══ Entries provided ══

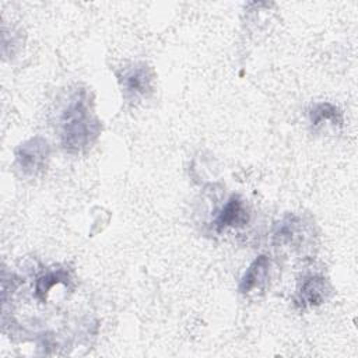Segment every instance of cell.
Segmentation results:
<instances>
[{
  "mask_svg": "<svg viewBox=\"0 0 358 358\" xmlns=\"http://www.w3.org/2000/svg\"><path fill=\"white\" fill-rule=\"evenodd\" d=\"M59 126L62 145L70 154L85 151L98 138L101 123L85 90L70 96L60 115Z\"/></svg>",
  "mask_w": 358,
  "mask_h": 358,
  "instance_id": "1",
  "label": "cell"
},
{
  "mask_svg": "<svg viewBox=\"0 0 358 358\" xmlns=\"http://www.w3.org/2000/svg\"><path fill=\"white\" fill-rule=\"evenodd\" d=\"M48 157V141L42 137H32L15 150V168L22 176L35 178L46 168Z\"/></svg>",
  "mask_w": 358,
  "mask_h": 358,
  "instance_id": "2",
  "label": "cell"
},
{
  "mask_svg": "<svg viewBox=\"0 0 358 358\" xmlns=\"http://www.w3.org/2000/svg\"><path fill=\"white\" fill-rule=\"evenodd\" d=\"M123 95L129 101H137L147 96L152 90V73L144 63L134 64L133 67L123 71L120 77Z\"/></svg>",
  "mask_w": 358,
  "mask_h": 358,
  "instance_id": "3",
  "label": "cell"
},
{
  "mask_svg": "<svg viewBox=\"0 0 358 358\" xmlns=\"http://www.w3.org/2000/svg\"><path fill=\"white\" fill-rule=\"evenodd\" d=\"M329 281L322 275H310L303 278L296 291V305L301 308L322 305L330 295Z\"/></svg>",
  "mask_w": 358,
  "mask_h": 358,
  "instance_id": "4",
  "label": "cell"
},
{
  "mask_svg": "<svg viewBox=\"0 0 358 358\" xmlns=\"http://www.w3.org/2000/svg\"><path fill=\"white\" fill-rule=\"evenodd\" d=\"M249 222V211L245 201L238 196L232 194L220 211L215 220V228L218 232L227 228H241Z\"/></svg>",
  "mask_w": 358,
  "mask_h": 358,
  "instance_id": "5",
  "label": "cell"
},
{
  "mask_svg": "<svg viewBox=\"0 0 358 358\" xmlns=\"http://www.w3.org/2000/svg\"><path fill=\"white\" fill-rule=\"evenodd\" d=\"M268 270H270V260L267 256L262 255L256 257L250 266L246 268L243 277L239 282V291L242 294H250L255 292L267 282L268 278Z\"/></svg>",
  "mask_w": 358,
  "mask_h": 358,
  "instance_id": "6",
  "label": "cell"
},
{
  "mask_svg": "<svg viewBox=\"0 0 358 358\" xmlns=\"http://www.w3.org/2000/svg\"><path fill=\"white\" fill-rule=\"evenodd\" d=\"M301 234H303L301 218L296 215H287L278 222L274 231V242L277 245H294L302 239Z\"/></svg>",
  "mask_w": 358,
  "mask_h": 358,
  "instance_id": "7",
  "label": "cell"
},
{
  "mask_svg": "<svg viewBox=\"0 0 358 358\" xmlns=\"http://www.w3.org/2000/svg\"><path fill=\"white\" fill-rule=\"evenodd\" d=\"M309 119L313 126H320L324 123L331 126H341L344 122L343 112L329 102H319L312 105L309 109Z\"/></svg>",
  "mask_w": 358,
  "mask_h": 358,
  "instance_id": "8",
  "label": "cell"
},
{
  "mask_svg": "<svg viewBox=\"0 0 358 358\" xmlns=\"http://www.w3.org/2000/svg\"><path fill=\"white\" fill-rule=\"evenodd\" d=\"M66 280H69V274L63 270H57V271H50L42 277L38 278L36 285H35V291H36V296L41 301L46 299V295L49 292V289L59 282H66Z\"/></svg>",
  "mask_w": 358,
  "mask_h": 358,
  "instance_id": "9",
  "label": "cell"
}]
</instances>
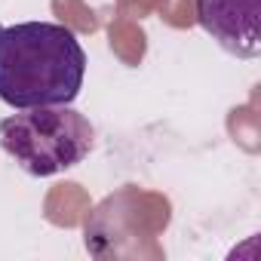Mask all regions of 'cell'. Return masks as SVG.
Masks as SVG:
<instances>
[{"instance_id": "cell-3", "label": "cell", "mask_w": 261, "mask_h": 261, "mask_svg": "<svg viewBox=\"0 0 261 261\" xmlns=\"http://www.w3.org/2000/svg\"><path fill=\"white\" fill-rule=\"evenodd\" d=\"M203 31L237 59L261 53V0H194Z\"/></svg>"}, {"instance_id": "cell-2", "label": "cell", "mask_w": 261, "mask_h": 261, "mask_svg": "<svg viewBox=\"0 0 261 261\" xmlns=\"http://www.w3.org/2000/svg\"><path fill=\"white\" fill-rule=\"evenodd\" d=\"M92 145V123L68 105L25 108L22 114L0 120V148L34 178H49L80 166Z\"/></svg>"}, {"instance_id": "cell-1", "label": "cell", "mask_w": 261, "mask_h": 261, "mask_svg": "<svg viewBox=\"0 0 261 261\" xmlns=\"http://www.w3.org/2000/svg\"><path fill=\"white\" fill-rule=\"evenodd\" d=\"M86 77L77 34L56 22L0 25V101L25 111L71 105Z\"/></svg>"}]
</instances>
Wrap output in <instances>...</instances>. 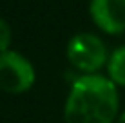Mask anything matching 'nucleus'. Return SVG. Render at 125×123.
I'll return each instance as SVG.
<instances>
[{
  "label": "nucleus",
  "instance_id": "f257e3e1",
  "mask_svg": "<svg viewBox=\"0 0 125 123\" xmlns=\"http://www.w3.org/2000/svg\"><path fill=\"white\" fill-rule=\"evenodd\" d=\"M118 109V87L102 74H85L73 83L63 118L65 123H114Z\"/></svg>",
  "mask_w": 125,
  "mask_h": 123
},
{
  "label": "nucleus",
  "instance_id": "0eeeda50",
  "mask_svg": "<svg viewBox=\"0 0 125 123\" xmlns=\"http://www.w3.org/2000/svg\"><path fill=\"white\" fill-rule=\"evenodd\" d=\"M116 123H125V111L122 114H118V118H116Z\"/></svg>",
  "mask_w": 125,
  "mask_h": 123
},
{
  "label": "nucleus",
  "instance_id": "20e7f679",
  "mask_svg": "<svg viewBox=\"0 0 125 123\" xmlns=\"http://www.w3.org/2000/svg\"><path fill=\"white\" fill-rule=\"evenodd\" d=\"M93 22L107 35L125 33V0H91Z\"/></svg>",
  "mask_w": 125,
  "mask_h": 123
},
{
  "label": "nucleus",
  "instance_id": "f03ea898",
  "mask_svg": "<svg viewBox=\"0 0 125 123\" xmlns=\"http://www.w3.org/2000/svg\"><path fill=\"white\" fill-rule=\"evenodd\" d=\"M67 58L73 67L85 74H94L107 62V47L93 33L73 36L67 45Z\"/></svg>",
  "mask_w": 125,
  "mask_h": 123
},
{
  "label": "nucleus",
  "instance_id": "423d86ee",
  "mask_svg": "<svg viewBox=\"0 0 125 123\" xmlns=\"http://www.w3.org/2000/svg\"><path fill=\"white\" fill-rule=\"evenodd\" d=\"M9 44H11V27L6 20L0 18V54L9 51Z\"/></svg>",
  "mask_w": 125,
  "mask_h": 123
},
{
  "label": "nucleus",
  "instance_id": "7ed1b4c3",
  "mask_svg": "<svg viewBox=\"0 0 125 123\" xmlns=\"http://www.w3.org/2000/svg\"><path fill=\"white\" fill-rule=\"evenodd\" d=\"M34 69L31 62L16 51L0 54V89L11 94H20L33 87Z\"/></svg>",
  "mask_w": 125,
  "mask_h": 123
},
{
  "label": "nucleus",
  "instance_id": "39448f33",
  "mask_svg": "<svg viewBox=\"0 0 125 123\" xmlns=\"http://www.w3.org/2000/svg\"><path fill=\"white\" fill-rule=\"evenodd\" d=\"M109 80L116 87H125V45L118 47L107 60Z\"/></svg>",
  "mask_w": 125,
  "mask_h": 123
}]
</instances>
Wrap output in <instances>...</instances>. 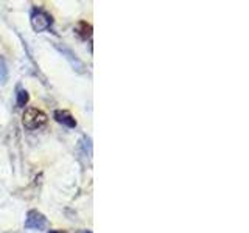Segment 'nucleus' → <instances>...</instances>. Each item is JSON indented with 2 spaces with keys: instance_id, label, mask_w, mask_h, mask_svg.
Masks as SVG:
<instances>
[{
  "instance_id": "obj_3",
  "label": "nucleus",
  "mask_w": 249,
  "mask_h": 233,
  "mask_svg": "<svg viewBox=\"0 0 249 233\" xmlns=\"http://www.w3.org/2000/svg\"><path fill=\"white\" fill-rule=\"evenodd\" d=\"M25 229L37 230V232L47 230L49 229V221H47V217L41 212H37V210H30L25 217Z\"/></svg>"
},
{
  "instance_id": "obj_7",
  "label": "nucleus",
  "mask_w": 249,
  "mask_h": 233,
  "mask_svg": "<svg viewBox=\"0 0 249 233\" xmlns=\"http://www.w3.org/2000/svg\"><path fill=\"white\" fill-rule=\"evenodd\" d=\"M78 151H80V154L83 155V157H88L90 159L92 157V142L89 137H83L80 140V143H78Z\"/></svg>"
},
{
  "instance_id": "obj_4",
  "label": "nucleus",
  "mask_w": 249,
  "mask_h": 233,
  "mask_svg": "<svg viewBox=\"0 0 249 233\" xmlns=\"http://www.w3.org/2000/svg\"><path fill=\"white\" fill-rule=\"evenodd\" d=\"M53 118L56 120L59 124H62V126H66L69 129H73L76 128V120L75 116L70 114L69 111H54L53 112Z\"/></svg>"
},
{
  "instance_id": "obj_10",
  "label": "nucleus",
  "mask_w": 249,
  "mask_h": 233,
  "mask_svg": "<svg viewBox=\"0 0 249 233\" xmlns=\"http://www.w3.org/2000/svg\"><path fill=\"white\" fill-rule=\"evenodd\" d=\"M49 233H66V232H62V230H49Z\"/></svg>"
},
{
  "instance_id": "obj_9",
  "label": "nucleus",
  "mask_w": 249,
  "mask_h": 233,
  "mask_svg": "<svg viewBox=\"0 0 249 233\" xmlns=\"http://www.w3.org/2000/svg\"><path fill=\"white\" fill-rule=\"evenodd\" d=\"M8 81V67L5 64V59L0 56V85H3Z\"/></svg>"
},
{
  "instance_id": "obj_6",
  "label": "nucleus",
  "mask_w": 249,
  "mask_h": 233,
  "mask_svg": "<svg viewBox=\"0 0 249 233\" xmlns=\"http://www.w3.org/2000/svg\"><path fill=\"white\" fill-rule=\"evenodd\" d=\"M75 33L86 41V39H89L92 36V25L86 20H80L75 25Z\"/></svg>"
},
{
  "instance_id": "obj_8",
  "label": "nucleus",
  "mask_w": 249,
  "mask_h": 233,
  "mask_svg": "<svg viewBox=\"0 0 249 233\" xmlns=\"http://www.w3.org/2000/svg\"><path fill=\"white\" fill-rule=\"evenodd\" d=\"M30 95L25 89H18V93H16V104L18 107H25L28 104Z\"/></svg>"
},
{
  "instance_id": "obj_1",
  "label": "nucleus",
  "mask_w": 249,
  "mask_h": 233,
  "mask_svg": "<svg viewBox=\"0 0 249 233\" xmlns=\"http://www.w3.org/2000/svg\"><path fill=\"white\" fill-rule=\"evenodd\" d=\"M22 123H23V126L30 131L39 129L47 123V114L42 112L41 109H37V107H28L27 111L23 112Z\"/></svg>"
},
{
  "instance_id": "obj_11",
  "label": "nucleus",
  "mask_w": 249,
  "mask_h": 233,
  "mask_svg": "<svg viewBox=\"0 0 249 233\" xmlns=\"http://www.w3.org/2000/svg\"><path fill=\"white\" fill-rule=\"evenodd\" d=\"M78 233H92V232H89V230H81V232H78Z\"/></svg>"
},
{
  "instance_id": "obj_2",
  "label": "nucleus",
  "mask_w": 249,
  "mask_h": 233,
  "mask_svg": "<svg viewBox=\"0 0 249 233\" xmlns=\"http://www.w3.org/2000/svg\"><path fill=\"white\" fill-rule=\"evenodd\" d=\"M30 22H31L33 30L37 31V33H41V31H45L52 27L53 19L49 13H45L44 10H41V8H35V10L31 11Z\"/></svg>"
},
{
  "instance_id": "obj_5",
  "label": "nucleus",
  "mask_w": 249,
  "mask_h": 233,
  "mask_svg": "<svg viewBox=\"0 0 249 233\" xmlns=\"http://www.w3.org/2000/svg\"><path fill=\"white\" fill-rule=\"evenodd\" d=\"M56 49H58L62 54H64L66 59L70 62V64H72V67L76 70V72H80V73H83V72H84V64H83V62L75 56V54L72 53V50H69L67 47H61V45H56Z\"/></svg>"
}]
</instances>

═══

- Task goal
Turn everything from the start of the data down through the line containing "95L129 101H137L147 96L152" into a JSON list of strings, one string per line, with blank lines dropped. Leave the pictures out of your answer.

- Completed task
[
  "Segment every instance of cell.",
  "Segmentation results:",
  "<instances>",
  "[{",
  "  \"mask_svg\": \"<svg viewBox=\\\"0 0 358 358\\\" xmlns=\\\"http://www.w3.org/2000/svg\\\"><path fill=\\\"white\\\" fill-rule=\\\"evenodd\\\" d=\\\"M59 126L62 145L70 154L85 151L98 138L101 123L85 90L70 96L60 115Z\\\"/></svg>\",",
  "  \"mask_w\": 358,",
  "  \"mask_h\": 358,",
  "  \"instance_id\": \"1\",",
  "  \"label\": \"cell\"",
  "},",
  "{",
  "  \"mask_svg\": \"<svg viewBox=\\\"0 0 358 358\\\" xmlns=\\\"http://www.w3.org/2000/svg\\\"><path fill=\\\"white\\\" fill-rule=\\\"evenodd\\\" d=\\\"M48 157V141L42 137H32L15 150V168L22 176L35 178L46 168Z\\\"/></svg>\",",
  "  \"mask_w\": 358,",
  "  \"mask_h\": 358,",
  "  \"instance_id\": \"2\",",
  "  \"label\": \"cell\"",
  "},",
  "{",
  "  \"mask_svg\": \"<svg viewBox=\\\"0 0 358 358\\\" xmlns=\\\"http://www.w3.org/2000/svg\\\"><path fill=\\\"white\\\" fill-rule=\\\"evenodd\\\" d=\\\"M123 95L129 101H137L147 96L152 90V73L144 63L134 64L133 67L123 71L120 77Z\\\"/></svg>\","
]